Enable step-up in policies
Once your provider is configured and tested, enable step-up authentication in your approval policies:
- Navigate to Policies in ConductorOne.
- Edit an existing policy or create a new one.
- For any approval step, enable Requires Step Up Authentication.
- Select your configured provider from the dropdown.
- Save the policy.
When step-up authentication is enabled for an approval step, auto-approval is automatically disabled since there’s no user to perform the additional authentication.
End-user experience
When a task requires step-up authentication for approval:
- The task displays a “Requires Step Up Authentication” indicator.

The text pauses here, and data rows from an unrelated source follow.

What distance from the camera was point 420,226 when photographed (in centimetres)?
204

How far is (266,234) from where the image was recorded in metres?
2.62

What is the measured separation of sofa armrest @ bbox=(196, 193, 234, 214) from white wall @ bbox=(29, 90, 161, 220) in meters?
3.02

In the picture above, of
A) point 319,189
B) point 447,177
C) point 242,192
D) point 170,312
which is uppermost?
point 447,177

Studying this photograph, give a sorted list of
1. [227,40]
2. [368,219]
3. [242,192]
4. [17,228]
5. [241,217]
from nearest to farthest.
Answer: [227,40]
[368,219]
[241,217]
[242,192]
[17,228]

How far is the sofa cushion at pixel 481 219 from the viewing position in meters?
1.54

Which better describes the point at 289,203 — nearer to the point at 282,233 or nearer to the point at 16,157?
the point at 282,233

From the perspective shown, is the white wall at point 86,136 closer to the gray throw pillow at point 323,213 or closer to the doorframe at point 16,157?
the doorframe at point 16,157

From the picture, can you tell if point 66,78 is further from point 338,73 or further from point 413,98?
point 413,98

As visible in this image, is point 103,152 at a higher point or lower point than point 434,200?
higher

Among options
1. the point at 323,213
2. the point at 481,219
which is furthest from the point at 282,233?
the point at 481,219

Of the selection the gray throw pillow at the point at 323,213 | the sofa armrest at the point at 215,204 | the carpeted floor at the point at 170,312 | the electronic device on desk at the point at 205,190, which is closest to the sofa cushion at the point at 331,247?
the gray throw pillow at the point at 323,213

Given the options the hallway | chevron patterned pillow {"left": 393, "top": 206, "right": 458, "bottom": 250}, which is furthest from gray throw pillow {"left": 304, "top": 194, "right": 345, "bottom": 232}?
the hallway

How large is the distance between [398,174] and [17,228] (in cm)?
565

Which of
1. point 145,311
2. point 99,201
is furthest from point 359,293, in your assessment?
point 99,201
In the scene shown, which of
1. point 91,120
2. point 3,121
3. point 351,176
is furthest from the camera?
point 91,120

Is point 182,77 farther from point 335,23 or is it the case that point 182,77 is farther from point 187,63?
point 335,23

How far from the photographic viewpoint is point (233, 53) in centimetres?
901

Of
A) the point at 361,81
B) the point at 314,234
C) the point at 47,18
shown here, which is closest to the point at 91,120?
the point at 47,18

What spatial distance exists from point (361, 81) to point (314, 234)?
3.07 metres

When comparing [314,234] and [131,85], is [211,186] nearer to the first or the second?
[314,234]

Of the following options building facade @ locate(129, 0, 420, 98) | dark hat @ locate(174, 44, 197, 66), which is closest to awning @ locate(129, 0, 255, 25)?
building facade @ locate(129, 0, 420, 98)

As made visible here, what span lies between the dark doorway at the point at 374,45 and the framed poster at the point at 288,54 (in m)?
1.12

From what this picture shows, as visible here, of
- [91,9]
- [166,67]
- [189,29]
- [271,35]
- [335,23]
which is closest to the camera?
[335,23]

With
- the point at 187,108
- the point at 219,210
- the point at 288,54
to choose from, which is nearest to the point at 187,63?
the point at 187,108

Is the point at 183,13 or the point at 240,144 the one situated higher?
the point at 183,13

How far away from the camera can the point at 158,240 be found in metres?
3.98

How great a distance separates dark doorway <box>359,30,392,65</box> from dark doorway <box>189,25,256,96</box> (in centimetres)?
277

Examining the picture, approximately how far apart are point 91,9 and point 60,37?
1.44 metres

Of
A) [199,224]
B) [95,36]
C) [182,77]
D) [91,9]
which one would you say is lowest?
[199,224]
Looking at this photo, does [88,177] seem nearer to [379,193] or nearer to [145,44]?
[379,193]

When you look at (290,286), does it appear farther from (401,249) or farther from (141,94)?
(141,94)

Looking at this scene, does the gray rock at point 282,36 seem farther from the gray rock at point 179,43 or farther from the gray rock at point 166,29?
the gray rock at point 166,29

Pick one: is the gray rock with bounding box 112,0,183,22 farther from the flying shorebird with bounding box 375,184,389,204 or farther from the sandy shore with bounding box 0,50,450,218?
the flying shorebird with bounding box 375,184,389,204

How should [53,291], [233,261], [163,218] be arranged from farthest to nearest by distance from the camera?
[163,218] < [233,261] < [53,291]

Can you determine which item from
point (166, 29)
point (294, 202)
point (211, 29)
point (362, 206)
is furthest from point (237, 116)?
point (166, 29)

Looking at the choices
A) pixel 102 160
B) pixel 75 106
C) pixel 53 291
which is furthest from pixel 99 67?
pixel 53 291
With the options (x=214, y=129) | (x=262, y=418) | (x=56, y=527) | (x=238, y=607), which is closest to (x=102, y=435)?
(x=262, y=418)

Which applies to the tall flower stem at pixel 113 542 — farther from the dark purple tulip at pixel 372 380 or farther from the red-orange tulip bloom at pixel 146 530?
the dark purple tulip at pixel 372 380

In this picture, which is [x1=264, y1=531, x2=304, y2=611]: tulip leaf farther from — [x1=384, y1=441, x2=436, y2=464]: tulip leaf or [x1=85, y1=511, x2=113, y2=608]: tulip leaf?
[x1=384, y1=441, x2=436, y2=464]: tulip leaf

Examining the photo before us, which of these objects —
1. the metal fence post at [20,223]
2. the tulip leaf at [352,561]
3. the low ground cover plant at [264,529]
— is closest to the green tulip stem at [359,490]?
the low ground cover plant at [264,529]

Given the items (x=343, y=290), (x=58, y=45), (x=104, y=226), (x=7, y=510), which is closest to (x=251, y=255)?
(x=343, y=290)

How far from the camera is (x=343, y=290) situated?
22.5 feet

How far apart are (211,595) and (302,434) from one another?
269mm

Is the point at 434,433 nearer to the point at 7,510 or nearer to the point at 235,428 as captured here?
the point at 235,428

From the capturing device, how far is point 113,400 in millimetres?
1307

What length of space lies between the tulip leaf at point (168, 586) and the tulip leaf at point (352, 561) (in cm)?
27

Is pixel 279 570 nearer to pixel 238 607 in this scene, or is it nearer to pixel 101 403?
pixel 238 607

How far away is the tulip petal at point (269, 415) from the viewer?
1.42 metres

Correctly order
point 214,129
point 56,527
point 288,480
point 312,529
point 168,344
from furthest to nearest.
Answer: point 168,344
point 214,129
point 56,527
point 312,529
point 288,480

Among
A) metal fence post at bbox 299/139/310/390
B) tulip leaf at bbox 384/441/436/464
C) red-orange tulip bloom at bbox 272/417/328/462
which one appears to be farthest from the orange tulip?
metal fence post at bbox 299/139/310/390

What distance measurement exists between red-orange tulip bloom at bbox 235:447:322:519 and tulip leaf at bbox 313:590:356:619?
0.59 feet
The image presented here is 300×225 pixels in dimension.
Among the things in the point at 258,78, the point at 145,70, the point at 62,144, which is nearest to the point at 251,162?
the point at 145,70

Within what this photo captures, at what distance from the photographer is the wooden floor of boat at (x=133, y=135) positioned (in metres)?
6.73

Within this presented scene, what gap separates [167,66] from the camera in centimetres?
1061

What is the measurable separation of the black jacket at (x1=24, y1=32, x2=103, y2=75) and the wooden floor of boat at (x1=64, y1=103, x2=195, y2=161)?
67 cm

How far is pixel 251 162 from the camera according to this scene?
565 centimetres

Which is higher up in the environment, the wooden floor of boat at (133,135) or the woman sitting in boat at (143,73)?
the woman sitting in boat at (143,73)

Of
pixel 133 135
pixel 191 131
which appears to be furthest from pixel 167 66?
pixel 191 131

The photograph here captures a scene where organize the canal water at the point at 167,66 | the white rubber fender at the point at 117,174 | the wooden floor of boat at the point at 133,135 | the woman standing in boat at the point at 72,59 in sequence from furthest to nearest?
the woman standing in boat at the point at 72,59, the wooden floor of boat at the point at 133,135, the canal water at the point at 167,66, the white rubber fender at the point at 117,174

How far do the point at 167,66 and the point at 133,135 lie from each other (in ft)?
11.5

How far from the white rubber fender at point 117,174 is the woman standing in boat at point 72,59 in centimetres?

- Instead of a standard Approve button, users see Approve with Step Up.
- Clicking this button redirects the user to the configured identity provider.
- The user completes the required authentication steps (such as MFA).
- Upon successful authentication, the user is returned to ConductorOne.
- The approval is processed and an audit trail is created.
Frequently asked questions
How does step-up authentication affect automated approvals?
When step-up authentication is enabled for an approval step, automated approvals are automatically disabled since there’s no user to perform the additional authentication.
What happens if a user doesn’t have MFA enabled in the identity provider?
The behavior depends on your ACR values and provider policies. In Okta, if the ACR value is urn:okta:loa:2fa:any:ifpossible, the system will use MFA if available but proceed without it if not. With strict MFA requirements, users without MFA can’t complete the approval.
Can different policies use different step-up providers?
Yes. Each approval step can be configured with a different step-up provider, allowing you to require different authentication strengths for different types of approvals.
How does this work with SSO?
Step-up authentication works outside of the SSO flow. Users still authenticate via SSO initially, but are prompted for additional verification when performing sensitive approvals based on the configured policy.
What happens during identity provider outages?
If the identity provider is unavailable, users can’t complete the step-up authentication flow.
Does this feature support mobile applications?
Yes. The feature works on both web browsers and mobile devices using standard OAuth 2.0 redirect flows.
Which Microsoft Entra approach should I use?
For most deployments, the Cloud Apps approach is recommended due to its simpler setup. Use the Authentication Contexts approach if you need multiple authentication contexts for different scenarios.